◆ EXERCISE PROMPT: Could you print all of the data below line for line, with no changes at all?

◆ TASK DATA:

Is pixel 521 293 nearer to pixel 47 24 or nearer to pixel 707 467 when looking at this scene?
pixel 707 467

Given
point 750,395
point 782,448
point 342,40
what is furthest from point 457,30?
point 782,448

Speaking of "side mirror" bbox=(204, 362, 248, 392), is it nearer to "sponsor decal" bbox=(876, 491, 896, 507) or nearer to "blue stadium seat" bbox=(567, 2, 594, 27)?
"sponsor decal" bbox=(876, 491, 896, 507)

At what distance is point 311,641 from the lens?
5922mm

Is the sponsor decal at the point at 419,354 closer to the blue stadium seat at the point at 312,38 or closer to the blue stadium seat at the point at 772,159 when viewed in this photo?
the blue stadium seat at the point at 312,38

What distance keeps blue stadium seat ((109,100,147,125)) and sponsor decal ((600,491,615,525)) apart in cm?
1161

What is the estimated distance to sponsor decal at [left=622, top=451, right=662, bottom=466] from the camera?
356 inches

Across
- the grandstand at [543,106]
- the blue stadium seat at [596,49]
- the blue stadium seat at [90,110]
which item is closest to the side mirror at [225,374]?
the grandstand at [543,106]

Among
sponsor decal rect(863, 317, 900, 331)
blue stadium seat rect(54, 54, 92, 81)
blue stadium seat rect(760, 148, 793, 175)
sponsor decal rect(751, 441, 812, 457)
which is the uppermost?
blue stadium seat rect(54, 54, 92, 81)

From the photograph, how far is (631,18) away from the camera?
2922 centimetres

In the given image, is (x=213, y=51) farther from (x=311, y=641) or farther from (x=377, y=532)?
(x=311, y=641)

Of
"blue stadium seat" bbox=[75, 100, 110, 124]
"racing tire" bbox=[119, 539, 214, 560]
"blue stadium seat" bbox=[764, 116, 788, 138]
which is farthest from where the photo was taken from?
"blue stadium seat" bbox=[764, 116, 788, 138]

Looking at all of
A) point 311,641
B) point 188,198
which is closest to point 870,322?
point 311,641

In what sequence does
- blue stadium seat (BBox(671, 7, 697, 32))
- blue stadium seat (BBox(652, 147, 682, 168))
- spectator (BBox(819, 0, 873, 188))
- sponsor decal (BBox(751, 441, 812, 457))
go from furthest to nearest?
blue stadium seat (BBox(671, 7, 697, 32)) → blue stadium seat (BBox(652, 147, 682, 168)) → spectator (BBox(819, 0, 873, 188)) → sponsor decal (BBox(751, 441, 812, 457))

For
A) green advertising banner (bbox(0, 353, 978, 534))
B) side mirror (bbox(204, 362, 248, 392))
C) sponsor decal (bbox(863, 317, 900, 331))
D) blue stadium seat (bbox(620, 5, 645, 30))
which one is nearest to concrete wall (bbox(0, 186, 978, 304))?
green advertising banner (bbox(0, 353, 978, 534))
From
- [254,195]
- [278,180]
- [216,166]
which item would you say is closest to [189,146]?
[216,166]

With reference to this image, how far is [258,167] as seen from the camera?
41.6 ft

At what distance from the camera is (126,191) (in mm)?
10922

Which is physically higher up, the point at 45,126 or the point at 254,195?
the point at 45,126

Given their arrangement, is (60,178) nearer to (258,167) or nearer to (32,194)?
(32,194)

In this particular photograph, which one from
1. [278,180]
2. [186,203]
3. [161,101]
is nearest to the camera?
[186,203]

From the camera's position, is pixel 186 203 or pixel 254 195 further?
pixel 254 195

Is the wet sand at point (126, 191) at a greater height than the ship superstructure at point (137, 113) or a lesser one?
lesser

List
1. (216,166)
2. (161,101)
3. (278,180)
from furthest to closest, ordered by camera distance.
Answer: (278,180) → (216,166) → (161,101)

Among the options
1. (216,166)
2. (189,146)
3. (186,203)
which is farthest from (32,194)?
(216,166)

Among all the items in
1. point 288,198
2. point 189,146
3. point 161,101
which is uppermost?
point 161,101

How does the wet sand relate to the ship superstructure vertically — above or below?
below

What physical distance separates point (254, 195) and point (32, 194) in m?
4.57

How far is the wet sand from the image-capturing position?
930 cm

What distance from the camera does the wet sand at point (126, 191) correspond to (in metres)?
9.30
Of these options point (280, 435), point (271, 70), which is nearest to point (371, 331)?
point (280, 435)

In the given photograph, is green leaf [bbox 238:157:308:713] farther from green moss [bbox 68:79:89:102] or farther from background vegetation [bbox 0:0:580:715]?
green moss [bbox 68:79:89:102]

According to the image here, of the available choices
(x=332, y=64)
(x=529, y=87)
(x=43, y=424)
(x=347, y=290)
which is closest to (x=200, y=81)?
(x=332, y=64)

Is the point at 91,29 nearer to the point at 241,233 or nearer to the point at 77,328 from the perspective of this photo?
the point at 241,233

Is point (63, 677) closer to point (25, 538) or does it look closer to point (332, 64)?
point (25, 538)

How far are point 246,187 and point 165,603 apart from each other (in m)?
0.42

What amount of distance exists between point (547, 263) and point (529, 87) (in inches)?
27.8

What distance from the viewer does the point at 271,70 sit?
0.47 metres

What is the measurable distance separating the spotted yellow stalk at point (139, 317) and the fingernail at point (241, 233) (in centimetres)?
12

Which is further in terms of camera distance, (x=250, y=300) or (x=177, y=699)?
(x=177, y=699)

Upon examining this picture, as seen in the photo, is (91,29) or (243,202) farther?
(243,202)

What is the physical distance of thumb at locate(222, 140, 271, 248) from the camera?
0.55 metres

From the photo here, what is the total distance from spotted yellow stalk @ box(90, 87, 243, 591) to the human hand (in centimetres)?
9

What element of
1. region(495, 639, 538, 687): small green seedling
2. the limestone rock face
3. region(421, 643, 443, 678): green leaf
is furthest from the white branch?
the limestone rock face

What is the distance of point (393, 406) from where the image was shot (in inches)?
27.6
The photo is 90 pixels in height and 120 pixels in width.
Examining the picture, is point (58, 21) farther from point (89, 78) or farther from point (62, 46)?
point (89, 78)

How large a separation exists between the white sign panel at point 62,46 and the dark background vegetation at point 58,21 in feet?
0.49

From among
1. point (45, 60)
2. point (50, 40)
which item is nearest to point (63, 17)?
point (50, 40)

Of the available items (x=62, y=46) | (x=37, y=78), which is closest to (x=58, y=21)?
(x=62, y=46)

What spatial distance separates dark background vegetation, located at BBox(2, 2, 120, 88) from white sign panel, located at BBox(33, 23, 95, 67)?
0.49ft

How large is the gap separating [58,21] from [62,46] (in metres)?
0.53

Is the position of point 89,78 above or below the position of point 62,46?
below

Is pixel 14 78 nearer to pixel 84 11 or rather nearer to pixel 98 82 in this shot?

◆ TASK OUTPUT:
Is pixel 521 293 nearer to pixel 47 24 or nearer to pixel 707 467 when looking at this scene?
pixel 707 467

Given
point 750,395
point 782,448
point 342,40
what is furthest from point 457,30?
point 782,448

Speaking of "side mirror" bbox=(204, 362, 248, 392), is it nearer to "sponsor decal" bbox=(876, 491, 896, 507) or nearer to "blue stadium seat" bbox=(567, 2, 594, 27)?
"sponsor decal" bbox=(876, 491, 896, 507)

At what distance is point 311,641 from the lens?
5922mm

Is the sponsor decal at the point at 419,354 closer to the blue stadium seat at the point at 312,38 or closer to the blue stadium seat at the point at 772,159 when viewed in this photo?
the blue stadium seat at the point at 312,38

What distance keeps blue stadium seat ((109,100,147,125)) and sponsor decal ((600,491,615,525)) apart in cm?
1161

What is the estimated distance to sponsor decal at [left=622, top=451, right=662, bottom=466] from the camera?
356 inches

Across
- the grandstand at [543,106]
- the blue stadium seat at [596,49]
- the blue stadium seat at [90,110]
which item is closest to the side mirror at [225,374]?
the grandstand at [543,106]

Among
sponsor decal rect(863, 317, 900, 331)
blue stadium seat rect(54, 54, 92, 81)
blue stadium seat rect(760, 148, 793, 175)
sponsor decal rect(751, 441, 812, 457)
which is the uppermost?
blue stadium seat rect(54, 54, 92, 81)

From the photograph, how far is (631,18) away from the camera?
2922 centimetres

In the given image, is (x=213, y=51) farther from (x=311, y=641) or farther from (x=377, y=532)?
(x=311, y=641)

Of
"blue stadium seat" bbox=[75, 100, 110, 124]
"racing tire" bbox=[119, 539, 214, 560]
"blue stadium seat" bbox=[764, 116, 788, 138]
which is farthest from where the photo was taken from?
"blue stadium seat" bbox=[764, 116, 788, 138]

Looking at all of
A) point 311,641
B) point 188,198
which is closest to point 870,322?
point 311,641

In what sequence does
- blue stadium seat (BBox(671, 7, 697, 32))
- blue stadium seat (BBox(652, 147, 682, 168))
- spectator (BBox(819, 0, 873, 188))
- sponsor decal (BBox(751, 441, 812, 457))
go from furthest to nearest?
blue stadium seat (BBox(671, 7, 697, 32)) → blue stadium seat (BBox(652, 147, 682, 168)) → spectator (BBox(819, 0, 873, 188)) → sponsor decal (BBox(751, 441, 812, 457))

For
A) green advertising banner (bbox(0, 353, 978, 534))
B) side mirror (bbox(204, 362, 248, 392))
C) sponsor decal (bbox(863, 317, 900, 331))
D) blue stadium seat (bbox(620, 5, 645, 30))
which one is nearest to concrete wall (bbox(0, 186, 978, 304))?
green advertising banner (bbox(0, 353, 978, 534))
From
- [254,195]
- [278,180]
- [216,166]
which item would you say is closest to [189,146]?
[216,166]

With reference to this image, how far is [258,167] as seen from the camera?
41.6 ft

At what distance from the camera is (126,191) (in mm)?
10922

Which is physically higher up, the point at 45,126 or the point at 254,195?
the point at 45,126

Given their arrangement, is (60,178) nearer to (258,167) or nearer to (32,194)?
(32,194)

In this particular photograph, which one from
1. [278,180]
2. [186,203]
3. [161,101]
is nearest to the camera?
[186,203]

From the camera's position, is pixel 186 203 or pixel 254 195 further?
pixel 254 195

Is the wet sand at point (126, 191) at a greater height than the ship superstructure at point (137, 113) or a lesser one?
lesser

List
1. (216,166)
2. (161,101)
3. (278,180)
from furthest to closest, ordered by camera distance.
Answer: (278,180) → (216,166) → (161,101)

Among the options
1. (216,166)
2. (189,146)
3. (186,203)
which is farthest from (32,194)?
(216,166)

Among all the items in
1. point 288,198
2. point 189,146
3. point 161,101
which is uppermost?
point 161,101

How does the wet sand relate to the ship superstructure vertically — above or below?
below

What physical distance separates point (254, 195) and point (32, 194) in m?
4.57

How far is the wet sand from the image-capturing position?
930 cm

What distance from the camera does the wet sand at point (126, 191) correspond to (in metres)?
9.30
Of these options point (280, 435), point (271, 70), which is nearest to point (371, 331)?
point (280, 435)

In the given photograph, is green leaf [bbox 238:157:308:713] farther from green moss [bbox 68:79:89:102] or farther from background vegetation [bbox 0:0:580:715]?
green moss [bbox 68:79:89:102]

According to the image here, of the available choices
(x=332, y=64)
(x=529, y=87)
(x=43, y=424)
(x=347, y=290)
which is closest to (x=200, y=81)?
(x=332, y=64)

Is the point at 91,29 nearer to the point at 241,233 or nearer to the point at 77,328 from the perspective of this photo?
the point at 241,233

Is point (63, 677) closer to point (25, 538) or does it look closer to point (332, 64)?
point (25, 538)

How far are point 246,187 and point 165,603 apart from each other (in m)?
0.42

What amount of distance exists between point (547, 263) and point (529, 87) (in inches)?
27.8

What distance from the viewer does the point at 271,70 sit?
0.47 metres

What is the measurable distance separating the spotted yellow stalk at point (139, 317) and the fingernail at point (241, 233) (in centimetres)?
12

Which is further in terms of camera distance, (x=250, y=300) or (x=177, y=699)?
(x=177, y=699)

Upon examining this picture, as seen in the photo, is (91,29) or (243,202) farther?
(243,202)

What is the physical distance of thumb at locate(222, 140, 271, 248) from the camera?
0.55 metres

From the photo here, what is the total distance from spotted yellow stalk @ box(90, 87, 243, 591) to the human hand (in centimetres)?
9

What element of
1. region(495, 639, 538, 687): small green seedling
2. the limestone rock face
3. region(421, 643, 443, 678): green leaf
is furthest from the white branch?
the limestone rock face

What is the distance of point (393, 406) from where the image was shot (in inches)?
27.6
The photo is 90 pixels in height and 120 pixels in width.
Examining the picture, is point (58, 21) farther from point (89, 78) or farther from point (62, 46)?
point (89, 78)

How large a separation exists between the white sign panel at point 62,46 and the dark background vegetation at point 58,21 in feet?
0.49

From among
1. point (45, 60)
2. point (50, 40)
which item is nearest to point (63, 17)?
point (50, 40)

Of the available items (x=62, y=46) | (x=37, y=78), which is closest to (x=58, y=21)?
(x=62, y=46)

What spatial distance separates dark background vegetation, located at BBox(2, 2, 120, 88) from white sign panel, located at BBox(33, 23, 95, 67)?
0.49ft

How large is the gap separating [58,21] from [62,46] (in metres)?
0.53

Is the position of point 89,78 above or below the position of point 62,46?
below

Is pixel 14 78 nearer to pixel 84 11 or rather nearer to pixel 98 82 in this shot?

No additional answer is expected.